See also: Corporates, Consumers Give Real-Time Payments Fresh Look With $1 Million Transaction Limit
Against that backdrop, B2B payments are also benefiting from becoming increasingly digital and moving faster across borders. Industries as diverse as trucking/logistics and online gaming are being transformed by the faster movement of money and goods, and the paper check continues to move by the wayside, to the benefit of the economy at large.
“Speed is good,” said Ledford, noting that there is a level of comfort that transacting parties glean from knowing that payment obligations can be settled in real time, with immediate confirmation.
The Evolution
It’s been a long road to get to where we are now.
To get a sense of how faster payments have evolved, “You really have to go back to 2011 to get the full story,” Ledford told Webster.
Back then, TCH led an industrywide effort called the Compass Project that issued a comprehensive report on where the payments industry might be headed within a few decades. Among the key findings: There’d be a greenfield opportunity for real-time clearing and settlement of transactions, a broad range of ways to access the system, and room for non-payments-related services that could be layered on top of that real-time activity.
But there was a bit of holdup in turning those concepts into reality, as Ledford noted. In the early years of that decade, the financial services industry was preoccupied — and dominated by — the emergence of the Dodd-Frank Act.
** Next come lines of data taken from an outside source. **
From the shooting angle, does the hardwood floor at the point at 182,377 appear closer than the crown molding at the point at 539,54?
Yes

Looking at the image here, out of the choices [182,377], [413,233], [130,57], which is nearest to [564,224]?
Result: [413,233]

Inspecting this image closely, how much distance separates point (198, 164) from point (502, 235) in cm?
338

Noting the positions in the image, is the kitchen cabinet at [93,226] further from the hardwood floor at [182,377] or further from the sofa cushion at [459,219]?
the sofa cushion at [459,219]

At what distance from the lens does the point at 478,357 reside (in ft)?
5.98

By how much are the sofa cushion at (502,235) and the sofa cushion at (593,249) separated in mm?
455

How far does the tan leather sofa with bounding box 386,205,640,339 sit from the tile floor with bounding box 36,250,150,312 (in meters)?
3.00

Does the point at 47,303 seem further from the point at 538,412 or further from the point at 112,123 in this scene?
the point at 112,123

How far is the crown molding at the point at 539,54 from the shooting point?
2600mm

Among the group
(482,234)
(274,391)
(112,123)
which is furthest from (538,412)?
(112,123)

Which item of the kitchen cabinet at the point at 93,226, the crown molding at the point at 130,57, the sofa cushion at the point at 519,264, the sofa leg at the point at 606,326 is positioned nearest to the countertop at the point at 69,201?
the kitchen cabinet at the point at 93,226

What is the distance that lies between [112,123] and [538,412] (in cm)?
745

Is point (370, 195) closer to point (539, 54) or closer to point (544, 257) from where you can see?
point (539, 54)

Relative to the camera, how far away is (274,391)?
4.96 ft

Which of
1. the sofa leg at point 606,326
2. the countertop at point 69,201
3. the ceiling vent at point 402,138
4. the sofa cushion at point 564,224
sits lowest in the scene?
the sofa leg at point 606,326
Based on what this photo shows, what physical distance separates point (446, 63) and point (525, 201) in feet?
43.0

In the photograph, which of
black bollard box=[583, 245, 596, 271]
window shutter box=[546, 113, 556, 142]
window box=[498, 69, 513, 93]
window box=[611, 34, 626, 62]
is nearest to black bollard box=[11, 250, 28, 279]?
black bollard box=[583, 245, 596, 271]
Move forward a bit to 2013, and updates to the ACH network rekindled interest in real-time payments, which led to a consultative period that included the TCH being asked to look at the ramifications of a faster payments system, with ensuing input and support from banks, credit unions and other stakeholders.
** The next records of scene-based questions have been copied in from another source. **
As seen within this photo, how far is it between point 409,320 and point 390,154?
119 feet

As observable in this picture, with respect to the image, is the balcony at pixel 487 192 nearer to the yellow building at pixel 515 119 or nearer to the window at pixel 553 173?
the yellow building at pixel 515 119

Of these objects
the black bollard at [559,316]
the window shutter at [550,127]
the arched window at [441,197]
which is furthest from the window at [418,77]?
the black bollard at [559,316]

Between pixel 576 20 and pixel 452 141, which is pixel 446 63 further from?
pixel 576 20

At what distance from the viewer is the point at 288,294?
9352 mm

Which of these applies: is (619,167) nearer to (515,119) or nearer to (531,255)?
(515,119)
From then on, things kept moving forward (and TCH launched its RTP system five years ago).
Related: Real-Time Payments Become Corporate Cornerstone to Better Liquidity Management
Now that faster payments schemes have proliferated around the world, Ledford remarked, the key challenge has been to cement acceptance points across the globe, and to get new use cases out in the field.
And thus, a chicken-and-egg problem takes shape, said Ledford.
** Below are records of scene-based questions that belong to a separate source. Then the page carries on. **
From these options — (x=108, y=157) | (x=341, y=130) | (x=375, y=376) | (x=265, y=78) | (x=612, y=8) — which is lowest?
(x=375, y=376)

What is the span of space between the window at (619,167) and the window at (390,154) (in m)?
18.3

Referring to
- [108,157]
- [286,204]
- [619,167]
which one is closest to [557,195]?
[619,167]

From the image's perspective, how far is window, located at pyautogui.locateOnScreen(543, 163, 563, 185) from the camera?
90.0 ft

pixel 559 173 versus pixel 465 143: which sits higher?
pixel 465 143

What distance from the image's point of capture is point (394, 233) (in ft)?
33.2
“Folks want to join a network when they see that others are already on the network,” he said, adding that TCH has been instrumental in getting that first core group of banks and third-party processors out in the field to receive payments.
There has been, and is still, room to grow, given that just a few dozen financial institutions (FIs) are connected to the RTP network out of hundreds of possible candidates. The long tail is long indeed, he said.
But on the consumer side of the equation, he said, the readiness has been there for some time. In fact, in Ledford’s estimation, consumers expected they wanted real-time payments even before they realized it was something they wanted — and they’re finding particular value in account-to-account transfers and other use cases.
Read more: TCH: Tokenization Removes Fraud Risk From Account-to-Account Transfers
Looking ahead, he said that as more countries craft their RTP networks and interoperability takes shape, we’ll see a transformation of bill payments and requests for payments. Within TCH’s own initiatives, he said, there will be the eventual launch of a document exchange that can enable the secure transmission of various communications alongside payments and requests for payments, using the RTP rails to get it all done.
“The value-added services are going to change the payments equations a bit,” as firms and FIs monetize speed and value. When the transactions are essentially free, said Ledford, it is the service that will prove lucrative for providers.
Customer relationships will become richer and fuller, and RTP and providers will get more attention.
“It’s still early in the game,” he told Webster of the faster payments evolution, “and the low-hanging fruit is still out there.”